# Why the Fuss Over SMEP?



## TMM

I've been reading quite a few complaints about SMEP (sperm meets egg plan) and can't figure out why there is so much fussing and complaints of being tired out.

Is there some bizarre positioning required or minimum amount of time needed for the :sex: to be effective?

From what I've read it's simply:

1) having unprotected intercourse every other day from CD8 until OPK shows positive, then
2) sex once daily for three consecutive days, taking a one day break and
3) getting back to the fun again
4) No more sex until after BFP or next CD8 :cry:

I can definitely see 4) being a deal breaker because it's bad enough not doing the deed during AF, but to cut it out for another two weeks?

How important is 4) to the plan? I'd be willing to cut back on sex to try it out, but giving it up entirely for what could be another three weeks would be a killer!
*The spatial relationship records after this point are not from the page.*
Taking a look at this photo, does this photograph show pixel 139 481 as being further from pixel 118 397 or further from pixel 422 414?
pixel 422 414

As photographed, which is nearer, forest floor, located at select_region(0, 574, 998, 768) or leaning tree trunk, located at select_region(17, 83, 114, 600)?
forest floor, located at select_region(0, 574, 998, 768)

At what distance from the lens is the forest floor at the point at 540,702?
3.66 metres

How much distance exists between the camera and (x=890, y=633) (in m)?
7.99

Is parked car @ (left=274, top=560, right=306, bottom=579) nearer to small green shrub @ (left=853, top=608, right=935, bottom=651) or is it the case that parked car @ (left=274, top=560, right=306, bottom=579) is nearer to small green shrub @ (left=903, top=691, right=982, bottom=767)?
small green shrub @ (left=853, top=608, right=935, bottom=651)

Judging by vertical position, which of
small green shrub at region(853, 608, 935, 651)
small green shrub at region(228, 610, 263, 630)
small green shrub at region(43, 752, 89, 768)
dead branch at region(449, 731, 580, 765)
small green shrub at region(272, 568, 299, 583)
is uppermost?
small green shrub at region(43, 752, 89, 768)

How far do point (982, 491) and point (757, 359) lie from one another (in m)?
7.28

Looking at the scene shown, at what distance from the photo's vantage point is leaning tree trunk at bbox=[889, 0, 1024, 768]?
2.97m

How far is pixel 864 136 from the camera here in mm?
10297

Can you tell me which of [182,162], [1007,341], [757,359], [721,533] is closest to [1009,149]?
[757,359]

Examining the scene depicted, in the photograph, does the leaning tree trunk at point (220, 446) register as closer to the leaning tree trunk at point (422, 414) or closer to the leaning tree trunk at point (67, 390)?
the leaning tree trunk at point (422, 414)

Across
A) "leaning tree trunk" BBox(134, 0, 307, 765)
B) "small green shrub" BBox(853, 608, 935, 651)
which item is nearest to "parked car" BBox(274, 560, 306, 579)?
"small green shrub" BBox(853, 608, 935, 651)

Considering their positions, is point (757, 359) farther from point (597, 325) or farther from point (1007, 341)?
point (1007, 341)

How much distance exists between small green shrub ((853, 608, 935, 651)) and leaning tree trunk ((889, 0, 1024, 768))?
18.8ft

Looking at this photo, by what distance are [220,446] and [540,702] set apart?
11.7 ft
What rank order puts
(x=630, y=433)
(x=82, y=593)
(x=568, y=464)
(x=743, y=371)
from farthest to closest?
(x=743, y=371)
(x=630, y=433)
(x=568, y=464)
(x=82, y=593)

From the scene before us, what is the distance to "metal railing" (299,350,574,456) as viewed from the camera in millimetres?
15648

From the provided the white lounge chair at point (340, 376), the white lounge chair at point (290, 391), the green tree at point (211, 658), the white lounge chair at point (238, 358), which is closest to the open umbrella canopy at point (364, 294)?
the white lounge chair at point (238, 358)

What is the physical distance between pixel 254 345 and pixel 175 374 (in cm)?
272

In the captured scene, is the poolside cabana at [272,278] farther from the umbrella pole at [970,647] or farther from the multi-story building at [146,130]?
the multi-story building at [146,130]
That means only making love between 6 -9 times in a month. :growlmad:

For those who have had children using SMEP, did you break down and get down following three straight + one day break?


----------



## NatoPMT

I wasnt aware of the 4th point, i thought that it was better to have at least the odd bd to maintain sperm health - something about sperm dying and producing death-to-other-sperm chemicals or somert


----------



## DLStreet

I thought the same as the above poster, that you should abstain. Just have sex every 4/5 days or so after your ovulation window. 

GOOD LUCK!


----------



## TMM

I don't think DH can go that long without it unless we're on business trips!


----------



## 2have4kids

Rule#4 is the part that doesn't work. Strict regiments are simply killer. It's why many diets fail, controlling marriages fail, and other machine-like processes don't work when forced onto humans. We are creatures of habit but like to have an air of freedom. :sex:away! ;)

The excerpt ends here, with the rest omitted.